Picard raised an eyebrow. “I take it Tevren didn’t care for gardening.”
Deanna nodded. “Since he could no longer kill people, he took great joy in mutilating the director’s prize plants. He was punished by confinement to his quarters, but he actually seemed to prefer the isolation.”
“And he never revealed how he killed with his mind?”
“I don’t think he could, not as long as the inhibitor was functioning. He implied the skill had to be conveyed telepathically.”
“I’m afraid I don’t understand something, Counselor,” Picard said with a frown. “You said Tevren claimed to have developed the ability after studying the records of a cult. Why couldn’t the resistance do the same?”

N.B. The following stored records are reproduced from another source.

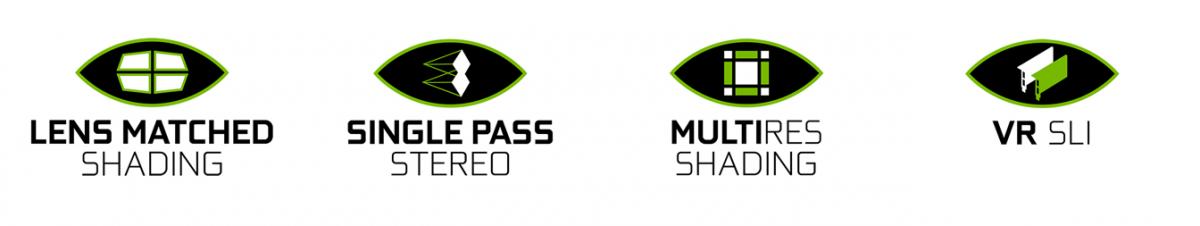NVIDIA VRWorks and Unity | NVIDIA Developer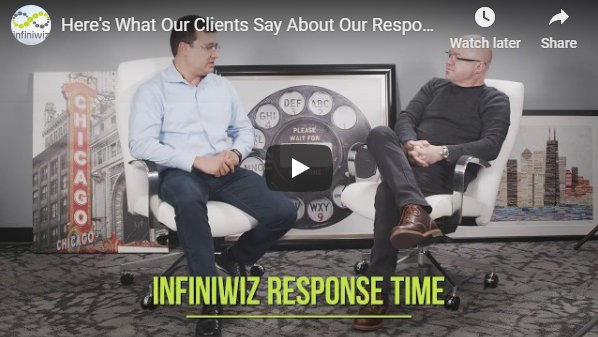 Infiniwiz's IT Support Response Time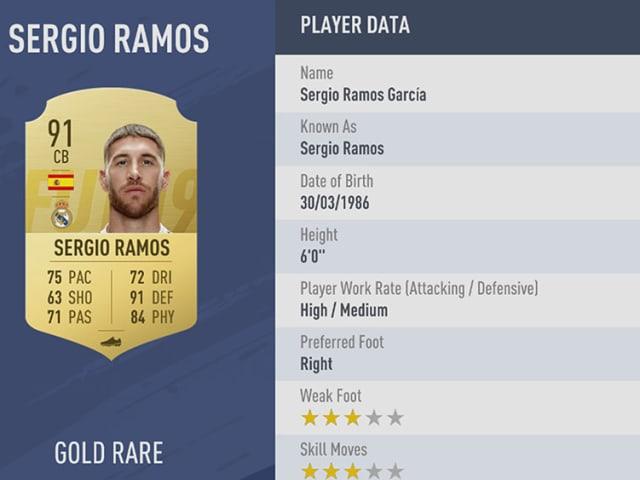 FIFA 19-ში რამოსის რეიტინგი 91 ბალით შეფასდა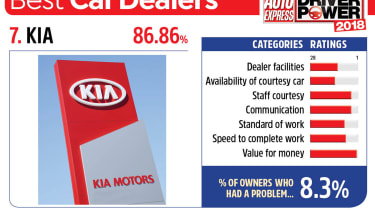 7. Kia - Best car dealers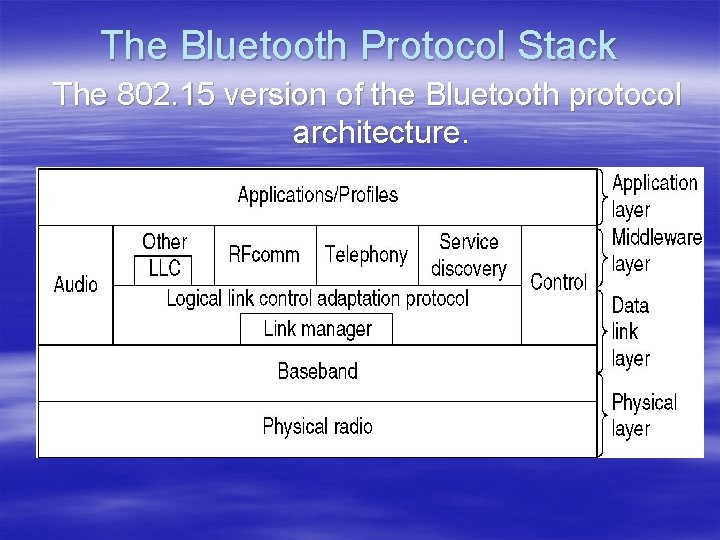 The Bluetooth Protocol Stack The 802. 15 version of the Bluetooth protocol architecture.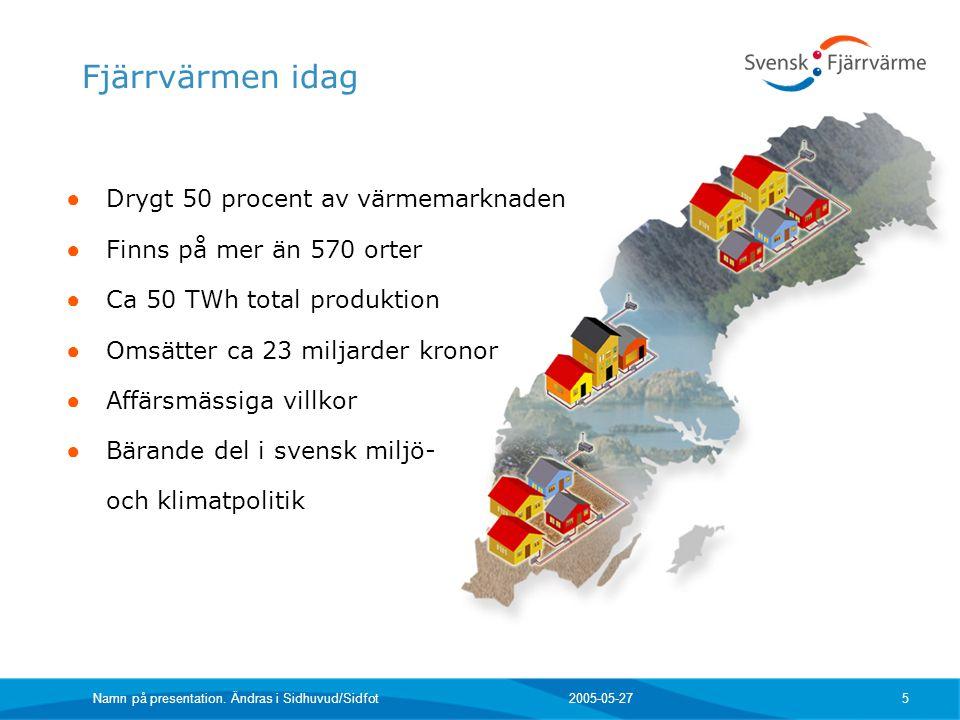 2005-05-27Namn på presentation. Ändras i Sidhuvud/Sidfot 26 Fjärrkyla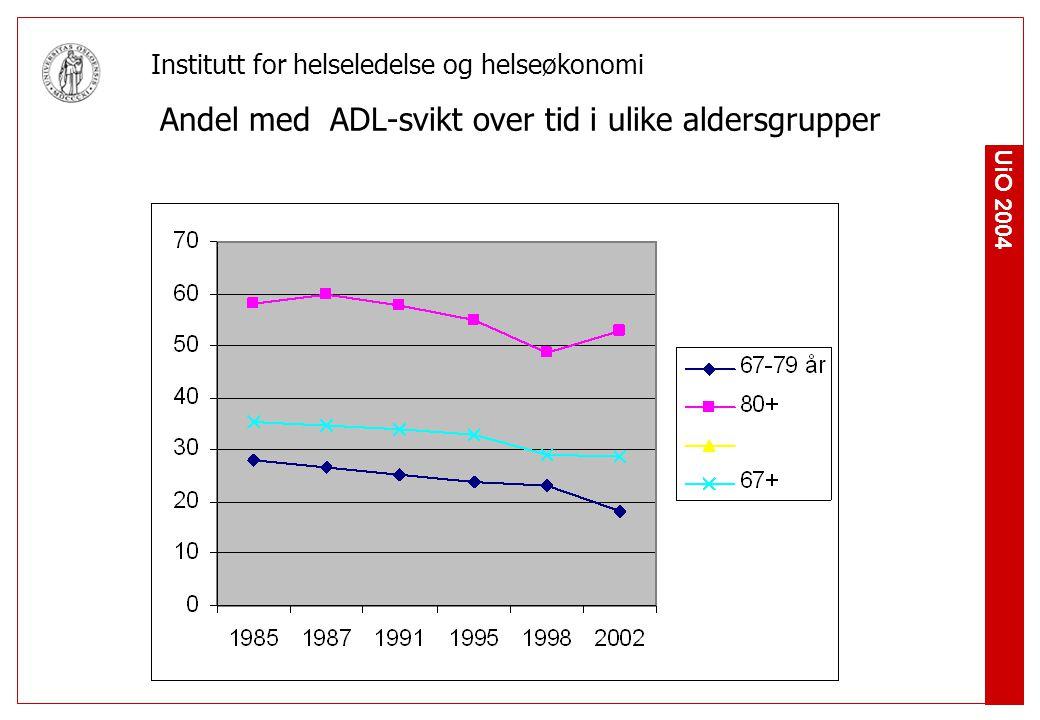 UiO 2004 Institutt for helseledelse og helseøkonomi Andel med ADL-svikt over tid i ulike aldersgrupper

“Because the records were historical, not technical. I think they gave him clues. From what I could piece together from his usual half answers, it took him three years just to reason out the process of utilizing his psionic talents invasively. If it were any easier for a Betazoid to learn it on her own, there would be more like Tevren. But with someone to teach it …”
“Deanna,” the captain said, “the people of Betazed are among the most benign, enlightened, and peace-loving I’ve ever known. I know from studying their history that your people’s telepathy and empathy were a force for civilizing your planet and creating one of the most unified and compassionate civilizations in the Federation. At the risk of playing devil’s advocate, I find it hard to believe that the knowledge of the mere capacity for abusing those talents would threaten your culture.”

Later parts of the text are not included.